- _What is being asked_: Tally the lines of the data below that contain the word "closer", and reply with that number alone.

- _Task inputs_:
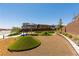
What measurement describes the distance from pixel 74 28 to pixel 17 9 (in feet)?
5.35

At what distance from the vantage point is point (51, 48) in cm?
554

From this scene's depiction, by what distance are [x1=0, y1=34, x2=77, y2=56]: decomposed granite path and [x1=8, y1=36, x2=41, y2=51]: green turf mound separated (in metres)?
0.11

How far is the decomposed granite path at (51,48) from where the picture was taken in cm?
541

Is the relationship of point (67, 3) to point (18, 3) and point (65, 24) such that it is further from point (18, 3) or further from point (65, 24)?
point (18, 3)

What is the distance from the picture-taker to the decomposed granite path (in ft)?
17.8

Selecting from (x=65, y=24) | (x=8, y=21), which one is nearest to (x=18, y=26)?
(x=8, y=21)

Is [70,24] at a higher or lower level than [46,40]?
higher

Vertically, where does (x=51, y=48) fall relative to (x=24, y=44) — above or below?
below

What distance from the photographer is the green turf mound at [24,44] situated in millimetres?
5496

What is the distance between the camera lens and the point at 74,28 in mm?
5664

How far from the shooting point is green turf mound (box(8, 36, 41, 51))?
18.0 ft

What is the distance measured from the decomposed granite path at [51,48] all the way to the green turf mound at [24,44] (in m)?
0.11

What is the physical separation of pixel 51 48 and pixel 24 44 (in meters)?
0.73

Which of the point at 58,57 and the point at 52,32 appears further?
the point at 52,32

---

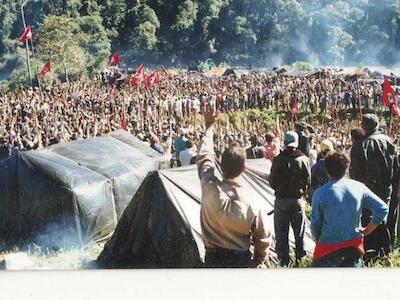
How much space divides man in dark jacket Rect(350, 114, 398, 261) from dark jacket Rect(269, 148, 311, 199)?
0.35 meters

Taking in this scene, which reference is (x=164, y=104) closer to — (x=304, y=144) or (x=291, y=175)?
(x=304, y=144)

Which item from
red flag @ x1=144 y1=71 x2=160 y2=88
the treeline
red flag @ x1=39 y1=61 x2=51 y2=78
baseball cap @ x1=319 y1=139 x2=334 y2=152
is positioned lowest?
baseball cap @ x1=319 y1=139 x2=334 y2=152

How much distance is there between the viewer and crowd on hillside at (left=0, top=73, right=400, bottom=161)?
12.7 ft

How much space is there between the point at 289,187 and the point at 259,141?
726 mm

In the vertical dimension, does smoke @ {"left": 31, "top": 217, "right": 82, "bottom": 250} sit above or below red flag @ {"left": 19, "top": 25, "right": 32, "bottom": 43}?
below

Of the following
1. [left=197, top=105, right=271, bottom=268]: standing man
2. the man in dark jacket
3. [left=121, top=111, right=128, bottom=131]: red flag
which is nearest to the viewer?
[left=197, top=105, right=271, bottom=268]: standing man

...

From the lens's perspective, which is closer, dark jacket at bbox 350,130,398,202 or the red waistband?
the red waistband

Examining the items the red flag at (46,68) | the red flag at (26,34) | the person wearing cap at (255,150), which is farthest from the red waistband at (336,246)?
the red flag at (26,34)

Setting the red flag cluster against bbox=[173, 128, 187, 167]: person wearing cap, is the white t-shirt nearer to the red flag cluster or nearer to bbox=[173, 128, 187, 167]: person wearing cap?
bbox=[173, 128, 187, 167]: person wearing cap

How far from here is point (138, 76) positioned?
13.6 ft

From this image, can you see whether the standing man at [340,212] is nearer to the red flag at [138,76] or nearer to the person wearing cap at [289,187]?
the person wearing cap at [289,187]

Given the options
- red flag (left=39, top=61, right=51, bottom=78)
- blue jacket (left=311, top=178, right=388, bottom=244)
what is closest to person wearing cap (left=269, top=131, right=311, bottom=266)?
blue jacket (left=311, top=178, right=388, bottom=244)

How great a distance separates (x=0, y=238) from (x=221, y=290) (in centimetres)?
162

- _Written response_: 2